Présentation au Temple de la Vierge Marie - Icône de la fête
École crétoise
XVe - XVII siècle
Léonide Ouspensky et Vladimir Lossky
Léonide Ouspensky et Vladimir Lossky
La Présentation de la Mère de Dieu au Temple
La Présentation ou Entrée de la Mère de Dieu au Temple (21 novembre) n'est pas une des plus anciennes fêtes de l'Église. Néanmoins, elle existait déjà à la fin du VIIe siècle, puisque saint André de Crète l'avait connue à Jérusalem à cette époque. Elle fut introduite à Constantinople, semble-t-il, un siècle plus tard, sous le patriarche saint Taraise. Elle ne fut adoptée en Occident qu'à l'époque du pape Grégoire XI qui la célébra pour la première fois à Avignon en 1374.
Comme la fête de la Nativité de la Mère de Dieu, celle de la Présentation au Temple a été créée par la Tradition de l'Église qui utilisa les apocryphes pour faire ressortir ici en la personne de la Vierge choisie se consacrant au service de Dieu - " l'accomplissement de l'économie du Créateur». Le mystère de cette fête mariale que l'on peut comparer à la Dormition, nous mène au Trésor même de la Tradition; l'Église rompt le silence des Écritures et nous montre les voies incompréhensibles de la Providence, qui prépare le réceptacle du Verbe; " la Mère prédestinée avant tous les siècles », " annoncée par les Prophètes », introduite aujourd'hui dans le Saint des saints comme un " Trésor caché de la Gloire de Dieu ».

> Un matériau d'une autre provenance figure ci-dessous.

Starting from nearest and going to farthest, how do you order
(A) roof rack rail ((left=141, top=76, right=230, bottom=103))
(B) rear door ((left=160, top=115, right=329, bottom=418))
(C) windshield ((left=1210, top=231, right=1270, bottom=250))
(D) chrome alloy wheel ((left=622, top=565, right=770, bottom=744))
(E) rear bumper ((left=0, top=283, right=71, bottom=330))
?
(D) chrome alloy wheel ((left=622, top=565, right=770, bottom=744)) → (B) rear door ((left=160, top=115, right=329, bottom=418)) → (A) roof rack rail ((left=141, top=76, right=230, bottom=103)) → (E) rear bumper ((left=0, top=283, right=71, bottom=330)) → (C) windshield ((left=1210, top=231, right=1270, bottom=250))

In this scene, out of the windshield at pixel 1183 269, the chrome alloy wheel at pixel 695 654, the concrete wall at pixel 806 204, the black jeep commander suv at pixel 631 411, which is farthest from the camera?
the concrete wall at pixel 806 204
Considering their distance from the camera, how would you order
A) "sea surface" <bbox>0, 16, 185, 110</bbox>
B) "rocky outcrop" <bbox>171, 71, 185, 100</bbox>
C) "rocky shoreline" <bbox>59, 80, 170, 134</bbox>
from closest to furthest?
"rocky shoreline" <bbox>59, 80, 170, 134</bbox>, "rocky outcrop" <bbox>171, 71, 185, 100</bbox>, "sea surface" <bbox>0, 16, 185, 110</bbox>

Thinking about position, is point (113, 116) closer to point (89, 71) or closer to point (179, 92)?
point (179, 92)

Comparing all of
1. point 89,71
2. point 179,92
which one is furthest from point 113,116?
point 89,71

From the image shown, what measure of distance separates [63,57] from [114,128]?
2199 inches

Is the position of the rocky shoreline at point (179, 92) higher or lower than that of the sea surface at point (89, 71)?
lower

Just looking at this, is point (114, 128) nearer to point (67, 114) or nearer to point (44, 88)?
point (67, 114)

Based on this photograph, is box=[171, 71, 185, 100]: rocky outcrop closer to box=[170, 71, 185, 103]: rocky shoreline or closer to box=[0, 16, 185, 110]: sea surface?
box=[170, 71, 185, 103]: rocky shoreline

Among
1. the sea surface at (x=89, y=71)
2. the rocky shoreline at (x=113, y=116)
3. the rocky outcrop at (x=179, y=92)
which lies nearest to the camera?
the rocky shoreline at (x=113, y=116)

Le thème du Temple est développé dans la liturgie et l'iconographie de la Présentation. C'est le temple rebâti par Zorobabel, moins glorieux que celui de Salomon. La tradition rabbinique nous dit : " Cinq choses qui existaient dans le premier temple ont disparu dans le deuxième : le Feu du Ciel, l'Huile d'onction, l'Arche d'alliance, le Saint-Esprit, l'Urim et le Thummim1. » Le Saint-Esprit abandonne le Temple pour parler par les prophètes. Mais Il donnera au Temple de la loi une gloire incomparablement plus grande que celle de l'ancienne alliance, en introduisant dans le Saint des saints la Vierge qui donnera naissance à " Jésus, devenu pour l'éternité grand prêtre selon l'ordre de Melchisedech » (He 20).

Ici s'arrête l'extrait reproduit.